Using Arcadia Catalog Tables

The following examples demonstrate how to use the catalog tables:

Counting Current Queries

In this example, we show how to count currently-running queries and their duration, and group them by effective user.

> SELECT effective_user, count(1), sum(duration) 
  FROM arcadia_catalog.inflight_queries 
  GROUP BY effective_user;

The result:

+----------------+----------+---------------+
| effective_user | count(1) | sum(duration) |
+----------------+----------+---------------+
| robert         | 1        | 62.805382     |
| chitti         | 2        | 372.454445    |
| john           | 2        | 133.45839     |
+----------------+----------+---------------+

Counting Recent Queries

In this example, we show how to count queries that ran in the previous four (4) hours, and group them by coordinator node.

Note that depending on the number of queries, it may be more appropriate to run queries against a parquet table that has been populated with this data. In this case, the end_time filtering enables the query to perform better.

> SELECT coordinator, count(1) 
  FROM arcadia_catalog.completed_queries end_time > date_sub(now(), interval 4 hour) 
  GROUP BY coordinator;

The result:

+---------------------+----------+
| coordinator         | count(1) |
+---------------------+----------+
| ubuntu-xenial:22001 | 27       |
| ubuntu-xenial:22000 | 2067     |
| ubuntu-xenial:22002 | 99       |
+---------------------+----------+

_Dataset extract_
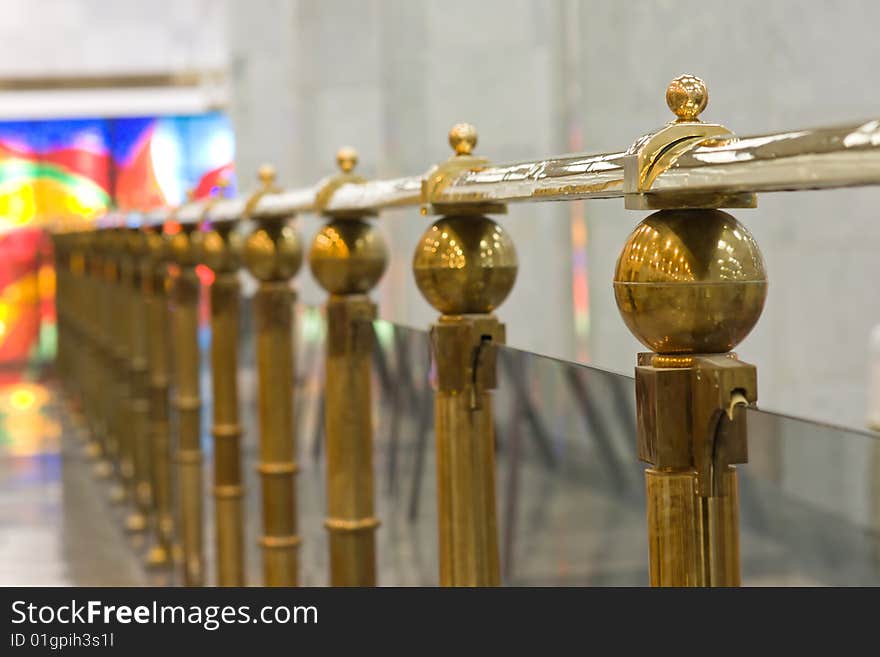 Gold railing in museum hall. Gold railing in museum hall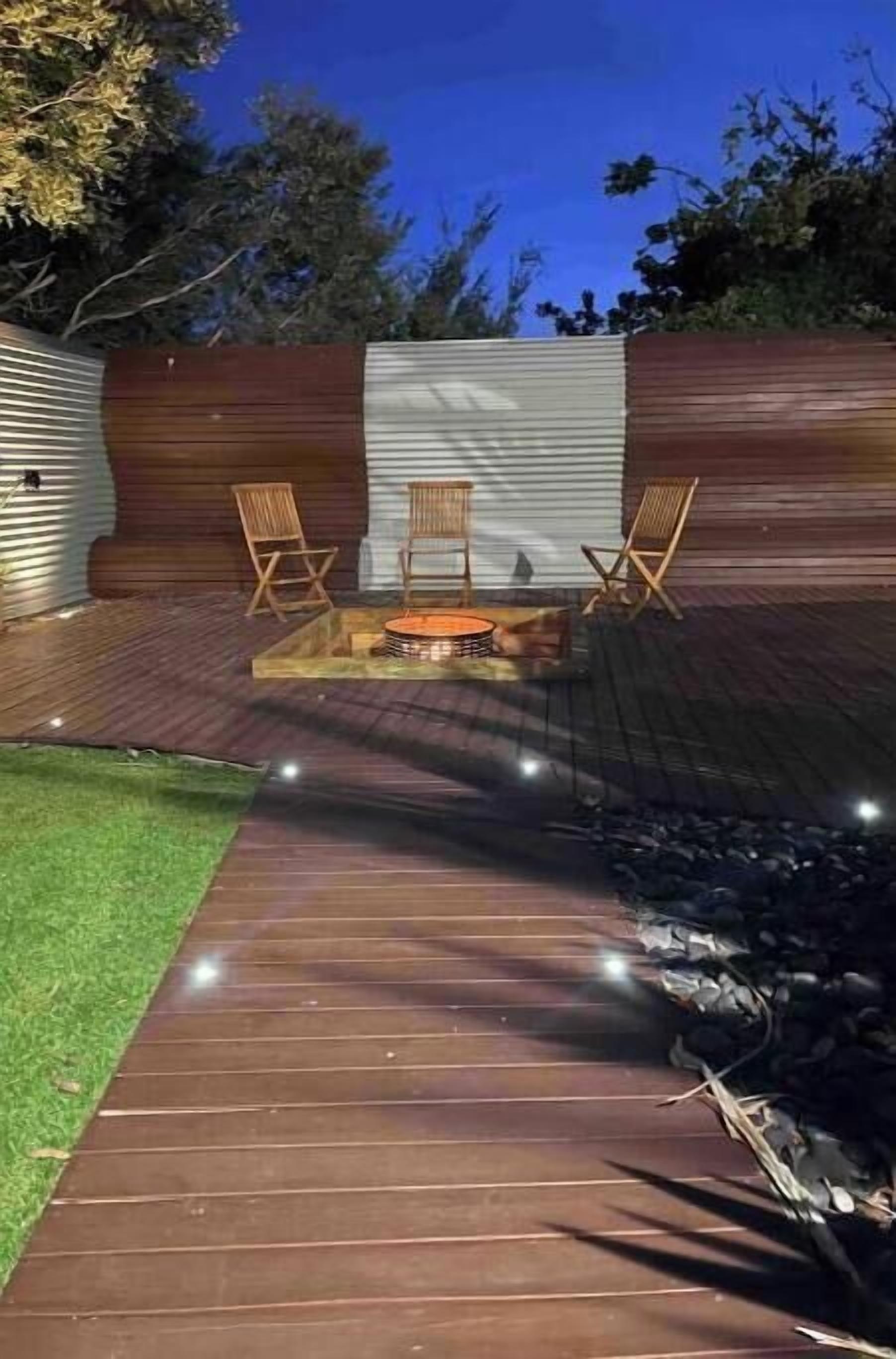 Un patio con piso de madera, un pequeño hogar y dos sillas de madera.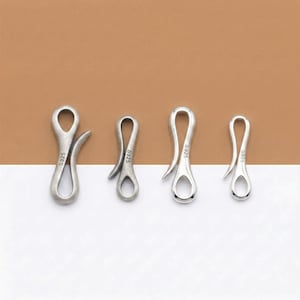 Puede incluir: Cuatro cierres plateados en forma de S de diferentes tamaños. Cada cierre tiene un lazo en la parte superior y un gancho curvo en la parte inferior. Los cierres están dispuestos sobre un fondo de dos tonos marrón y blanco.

_The task_
Name every effective user that appears in the first result table on the Arcadia catalog tables page. The listing has nothing to do with the Arcadia catalog tables page.

_Task result_
robert, chitti, john